# Summarizing across trackers

Hi,

I have a microsimulation model in which I have several (~30) trackers, each representing a specific health condition. Each of these trackers takes on a value of -1 if the person does not have the condition, and a value starting at 0 to +Inf to count the number of cycles the person has had the condition (so 0 is used to identify an incident condition). The trackers are modified each cycle using a python formula.

I'm looking for a way to summarize the trackers. Specifically, I want to know a) how many conditions the person currently has, and b) how many incident conditions there are (how many trackers are 0). I thought I could do this with trackerincr(), but that doesn't seem to work within a Python function. I also don't see a way to do this with a Treeage-native tracker modification other than to write a separate python function that reads in all the trackers (which defeats the purpose, I'm trying to do this to increase model efficiency so I don't have to read in all these trackers to a function every cycle).

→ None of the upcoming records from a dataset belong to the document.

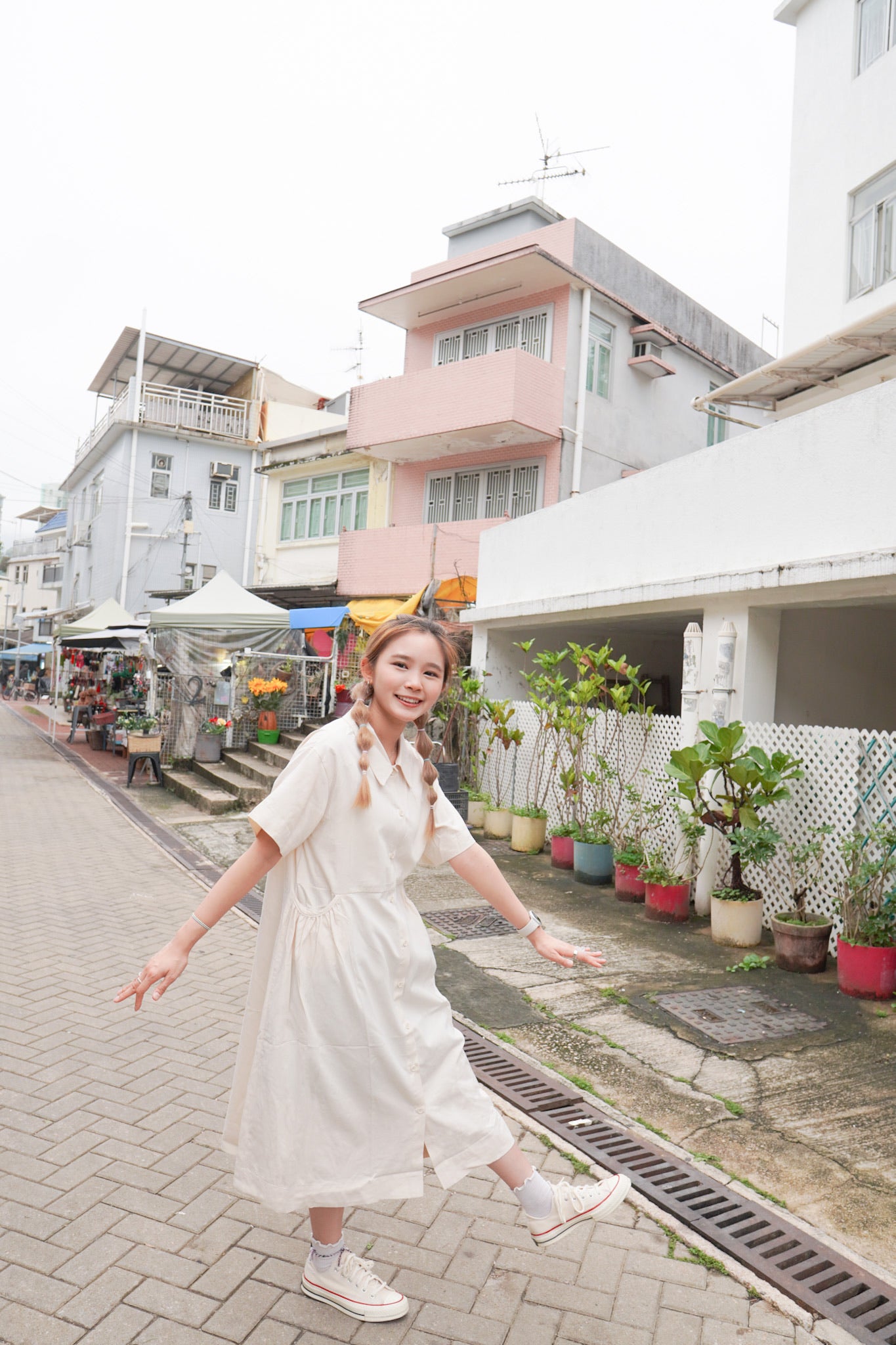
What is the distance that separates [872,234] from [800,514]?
18.6 ft

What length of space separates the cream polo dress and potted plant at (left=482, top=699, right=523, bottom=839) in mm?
8084

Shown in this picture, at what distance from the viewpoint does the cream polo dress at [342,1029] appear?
2295 millimetres

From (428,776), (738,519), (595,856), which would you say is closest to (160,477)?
(595,856)

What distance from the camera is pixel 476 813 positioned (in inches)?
445

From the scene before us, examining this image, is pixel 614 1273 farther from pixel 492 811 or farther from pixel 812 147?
pixel 812 147

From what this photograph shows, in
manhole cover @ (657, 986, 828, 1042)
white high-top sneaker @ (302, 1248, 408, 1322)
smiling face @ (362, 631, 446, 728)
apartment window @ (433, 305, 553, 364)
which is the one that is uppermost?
apartment window @ (433, 305, 553, 364)

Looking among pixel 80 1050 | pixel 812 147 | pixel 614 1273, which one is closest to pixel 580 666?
pixel 80 1050

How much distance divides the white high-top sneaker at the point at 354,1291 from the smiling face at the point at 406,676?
1.46 meters

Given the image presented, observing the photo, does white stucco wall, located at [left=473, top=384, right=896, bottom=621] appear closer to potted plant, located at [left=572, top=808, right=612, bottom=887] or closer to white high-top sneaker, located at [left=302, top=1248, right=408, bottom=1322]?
potted plant, located at [left=572, top=808, right=612, bottom=887]

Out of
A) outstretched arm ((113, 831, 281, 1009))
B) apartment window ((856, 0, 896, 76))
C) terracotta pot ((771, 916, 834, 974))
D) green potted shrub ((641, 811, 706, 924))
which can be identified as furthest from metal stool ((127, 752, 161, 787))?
apartment window ((856, 0, 896, 76))

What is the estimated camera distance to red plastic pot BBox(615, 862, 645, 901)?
7922 millimetres

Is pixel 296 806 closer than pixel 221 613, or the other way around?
pixel 296 806

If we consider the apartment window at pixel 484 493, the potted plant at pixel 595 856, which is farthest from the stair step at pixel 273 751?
the potted plant at pixel 595 856

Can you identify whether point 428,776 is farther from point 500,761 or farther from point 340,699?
point 340,699
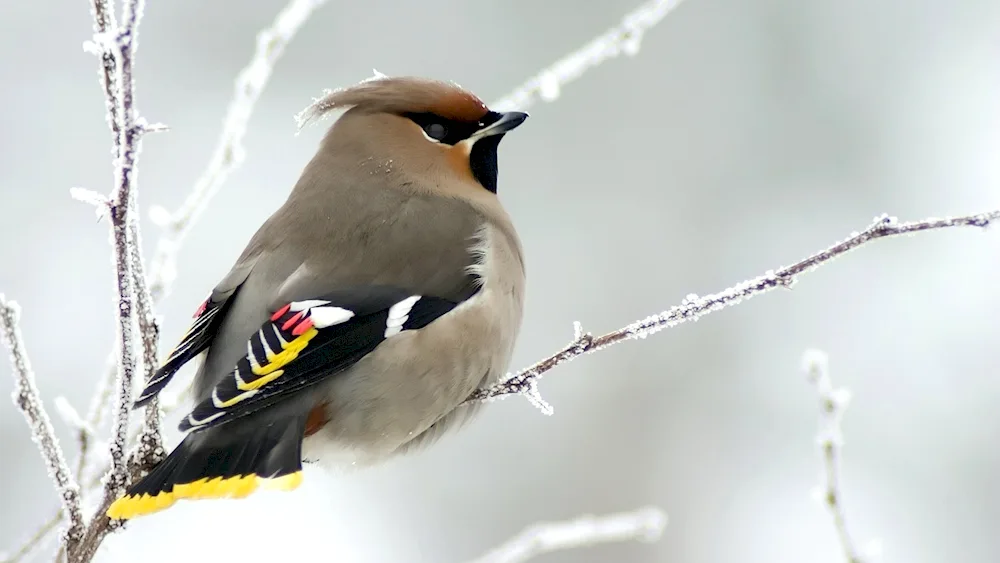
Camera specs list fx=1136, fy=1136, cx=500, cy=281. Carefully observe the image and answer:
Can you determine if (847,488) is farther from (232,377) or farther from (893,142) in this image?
(232,377)

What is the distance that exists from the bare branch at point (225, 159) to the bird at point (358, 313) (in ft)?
0.44

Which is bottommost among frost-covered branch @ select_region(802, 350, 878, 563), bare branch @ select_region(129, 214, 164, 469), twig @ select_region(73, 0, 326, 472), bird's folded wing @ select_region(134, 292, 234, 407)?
frost-covered branch @ select_region(802, 350, 878, 563)

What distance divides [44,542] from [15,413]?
4.49 meters

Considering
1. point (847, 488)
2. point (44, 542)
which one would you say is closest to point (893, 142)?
point (847, 488)

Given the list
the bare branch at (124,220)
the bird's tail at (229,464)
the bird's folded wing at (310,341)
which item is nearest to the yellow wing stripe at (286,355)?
the bird's folded wing at (310,341)

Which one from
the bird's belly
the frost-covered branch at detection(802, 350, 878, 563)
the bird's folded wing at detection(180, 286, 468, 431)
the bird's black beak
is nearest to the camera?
the frost-covered branch at detection(802, 350, 878, 563)

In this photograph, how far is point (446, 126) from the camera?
9.97 ft

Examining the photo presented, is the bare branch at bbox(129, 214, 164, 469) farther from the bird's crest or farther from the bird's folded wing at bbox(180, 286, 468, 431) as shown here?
the bird's crest

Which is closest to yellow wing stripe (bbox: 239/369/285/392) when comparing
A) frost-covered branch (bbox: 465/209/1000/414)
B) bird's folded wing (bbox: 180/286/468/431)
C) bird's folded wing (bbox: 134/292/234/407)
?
bird's folded wing (bbox: 180/286/468/431)

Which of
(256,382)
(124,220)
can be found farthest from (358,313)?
(124,220)

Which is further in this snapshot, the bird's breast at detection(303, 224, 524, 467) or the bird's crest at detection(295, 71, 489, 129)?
the bird's crest at detection(295, 71, 489, 129)

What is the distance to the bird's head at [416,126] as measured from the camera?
2.98 m

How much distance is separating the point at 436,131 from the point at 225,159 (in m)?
0.63

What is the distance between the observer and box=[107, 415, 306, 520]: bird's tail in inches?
83.9
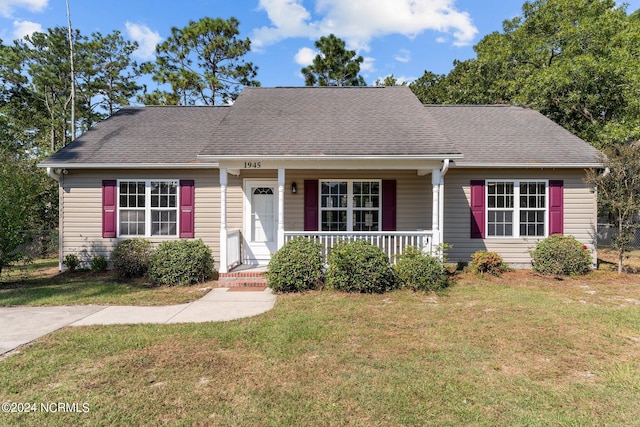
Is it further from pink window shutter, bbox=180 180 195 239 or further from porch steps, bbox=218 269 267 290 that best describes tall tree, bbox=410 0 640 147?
pink window shutter, bbox=180 180 195 239

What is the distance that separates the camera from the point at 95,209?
9.06m

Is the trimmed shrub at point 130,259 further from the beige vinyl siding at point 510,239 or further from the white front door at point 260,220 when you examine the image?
the beige vinyl siding at point 510,239

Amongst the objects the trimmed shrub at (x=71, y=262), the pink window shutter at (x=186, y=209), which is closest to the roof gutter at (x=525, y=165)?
the pink window shutter at (x=186, y=209)

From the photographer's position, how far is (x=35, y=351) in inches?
153

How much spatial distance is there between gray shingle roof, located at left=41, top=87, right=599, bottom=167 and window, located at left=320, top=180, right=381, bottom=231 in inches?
62.2

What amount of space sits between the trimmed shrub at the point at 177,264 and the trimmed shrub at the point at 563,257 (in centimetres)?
845

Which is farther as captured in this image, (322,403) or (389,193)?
(389,193)

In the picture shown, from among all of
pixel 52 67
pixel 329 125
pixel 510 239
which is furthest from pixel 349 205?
pixel 52 67

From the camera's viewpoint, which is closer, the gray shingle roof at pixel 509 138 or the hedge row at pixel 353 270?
the hedge row at pixel 353 270

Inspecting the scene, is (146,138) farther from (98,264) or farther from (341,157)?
(341,157)

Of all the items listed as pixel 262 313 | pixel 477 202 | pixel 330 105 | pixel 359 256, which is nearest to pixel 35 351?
pixel 262 313

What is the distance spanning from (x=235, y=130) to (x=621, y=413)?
27.0ft

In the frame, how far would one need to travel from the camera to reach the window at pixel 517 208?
349 inches

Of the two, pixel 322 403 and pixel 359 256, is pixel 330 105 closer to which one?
pixel 359 256
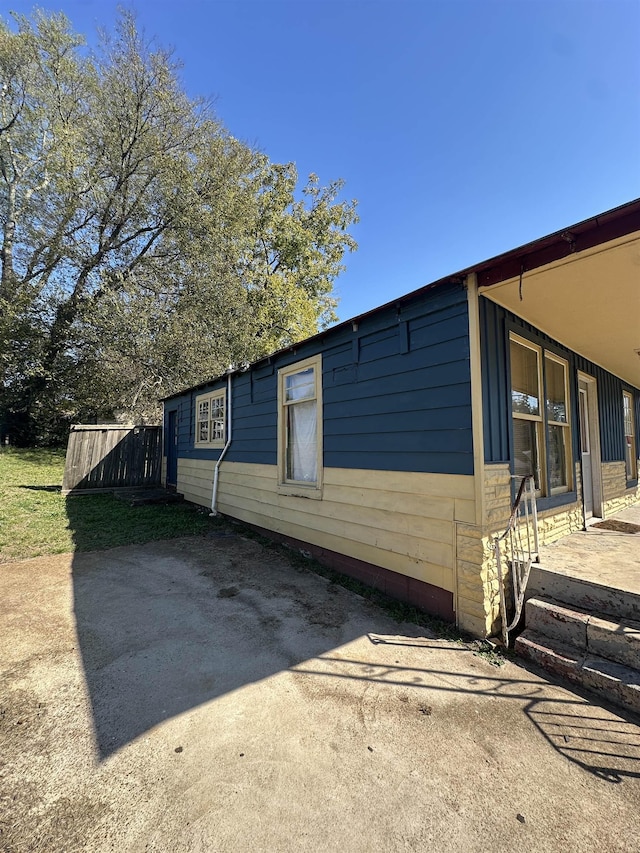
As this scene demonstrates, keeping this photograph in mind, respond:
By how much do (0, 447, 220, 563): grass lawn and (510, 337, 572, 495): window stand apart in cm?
527

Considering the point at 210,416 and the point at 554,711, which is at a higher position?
the point at 210,416

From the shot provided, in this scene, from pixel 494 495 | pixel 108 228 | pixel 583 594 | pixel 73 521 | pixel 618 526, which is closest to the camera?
pixel 583 594

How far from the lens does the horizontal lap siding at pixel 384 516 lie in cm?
329

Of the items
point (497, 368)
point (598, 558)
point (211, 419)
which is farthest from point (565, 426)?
point (211, 419)

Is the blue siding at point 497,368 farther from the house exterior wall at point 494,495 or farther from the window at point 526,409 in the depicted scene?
the window at point 526,409

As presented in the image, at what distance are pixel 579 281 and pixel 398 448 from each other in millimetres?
2080

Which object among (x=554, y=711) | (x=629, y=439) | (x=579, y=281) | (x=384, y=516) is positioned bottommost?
(x=554, y=711)

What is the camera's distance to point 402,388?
12.2 ft

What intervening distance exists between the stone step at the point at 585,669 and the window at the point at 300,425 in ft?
9.03

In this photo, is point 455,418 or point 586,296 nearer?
point 455,418

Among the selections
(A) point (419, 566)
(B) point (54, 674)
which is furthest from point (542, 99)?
(B) point (54, 674)

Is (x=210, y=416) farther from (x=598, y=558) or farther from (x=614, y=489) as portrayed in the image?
(x=614, y=489)

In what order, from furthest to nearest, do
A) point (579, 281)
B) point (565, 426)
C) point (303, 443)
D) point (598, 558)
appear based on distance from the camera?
point (303, 443) < point (565, 426) < point (598, 558) < point (579, 281)

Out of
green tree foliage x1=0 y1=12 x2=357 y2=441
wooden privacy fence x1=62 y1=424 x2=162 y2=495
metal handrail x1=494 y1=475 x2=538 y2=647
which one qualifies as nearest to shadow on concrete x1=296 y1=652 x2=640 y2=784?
metal handrail x1=494 y1=475 x2=538 y2=647
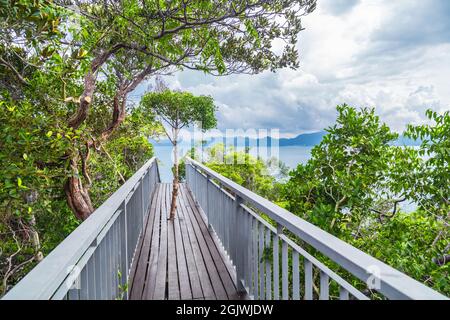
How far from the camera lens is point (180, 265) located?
10.9 feet

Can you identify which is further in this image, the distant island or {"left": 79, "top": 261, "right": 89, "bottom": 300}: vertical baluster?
the distant island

Just wanted to see if I was missing something.

Thanks,

Bill

• Hey Bill

You can have any expression evaluated in Python by using a treeage.eval("") statement. The expression plus any arguments goes between the quotes e.g. randnorm = treeage.eval("Distforce(1)"). If distribution with index 1 is a normal, this expression will provide a sample from it within Python. You can concatenate using the + sign:

distnumber = 1;

diststring = "Distforce(" + distnumber + ")";

randnorm = treeage.eval(diststring);

You have an interesting problem. Unlike distributions which can be referenced by an index number, I don't believe that trackers have an index. They're specified by name which makes iterating across them cumbersome (Andrew may correct me). One thing you could consider doing is recording disease status in a global matrix rather than as trackers. Then you could create a simple Python function that uses a for loop to iterate down the rows of the matrix and sum up the number of values > -1 and the number equal to zero and record those values in the bottom two rows of the matrix. I's suggest looking over the Help regarding manipulation of matrix objects within Python.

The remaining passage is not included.